Mating is high stakes to a male spider. Any activity that needs the disclaimer "males of this species are usually not killed while doing this" should be an eye opener. This male was cautious, patient, but determined.

At some point, the male literally got the jitters and kept messing up his web and having to back up and start again. You can't see it in this crumby iPhone picture, but he's missing one front leg. Perhaps he had to learn the hard way that mating is delicate business, although a lot of spiders lose legs along the way. Finally he bound the females mouth parts so she wouldn't bite him, and the action began.

Spiders do not copulate. Instead the male produces a sperm packet which he takes in his mouth and places in the genital opening of the female.

Alas. My camera is also my phone. I wanted to hang around indefinitely peeping on this pair, but I had a call coming in that I had to deal with and I left without knowing whether the female ultimately ate her mate. I think probably not. She had plenty of fruit flies and anyway she seemed more intent on becoming fertilized than on eating.

Soldier beetles have so much less drama. The three in the foreground are two males and a female. If the male who is connected with the female drops off for some reason, she's got a handy replacement lined up and the other male gets a free ride while he waits.

Everywhere I looked the day I took this picture, there were more of these beetles, in groups of two, three or more, wandering around, eating and mating  and occasionally flying from flower to flower.

Regardless of what its shape may remind one of, a cucumber is female. It is after all the fertilized ovary of the plant.

Female flower with nascent cucumber attached

Cucumber plants have separate male and female flowers; only the female has a fruit below the flower. 

Pollen can only get from the male to the female flower by some third party - usually an insect.

Male flower - no cuke

You can buy seeds for cucumber varieties that are gynoecious - producing only female flowers. You then grow one plant with male and female flowers (monoecius) and the males on that plant pollenate everyone's female flowers. 

Or you can grow parthenocarpic cukes where each flower is a self-fertile female. Those seeds are expensive, so I tend to stick with the more old fashioned varieties.

Slugs are hermaphrodites. When they mate, each one fertilizes the other and is fertilized at the same time. Sometimes, one will chew off the other one's penis. It can't grow that back.

It requires patience for a human to watch slugs mating, but unlike with spiders, it is not because one partner is hesitant, but simply because anything slugs do takes time.

Banana slugs dangle from long trails of mucous when they mate. I've seen it and it's cool, but alas Several Gardens' Farm doesn't have any banana slugs.

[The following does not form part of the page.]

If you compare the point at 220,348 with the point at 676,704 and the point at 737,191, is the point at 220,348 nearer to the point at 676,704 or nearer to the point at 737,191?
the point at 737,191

I have already said all I plan to about the ducks in another postputting-duck-in-reproduction. Male ducks - ugg.

The goats are gearing up for their breeding season. Female goats can get pregnant for a few days every month from September through early January.

They let us know they are ready by bellowing, mounting each other, wagging their tails and rubbing themselves suggestively on inanimate objects.

Lightning has been high energy - and highly motivated by other goats - since she was a few weeks old. She liked play mounting her siblings; it probably (maybe?) has more to do with her high activity level than anything else.

I keep a buck rag in a jar to gauge how serious they are about actually breeding.

The rag smells very strongly of goat - even when they aren't in the mood, the girls are curious and sniff it in preference to food or attention.

But when she is receptive to the scent of a buck, she will immediately start licking her lips, dancing around and otherwise showing her interest.

Perhaps its just as well all these animals are getting energized in the rainy fall. All winter long their offspring - eggs hung in silken sacs, or deposited in the soil, seeds ripening in cucumbers carefully saved and left to become next year's plantings, embryonic goat twins - will grow and develop, getting ready for next spring.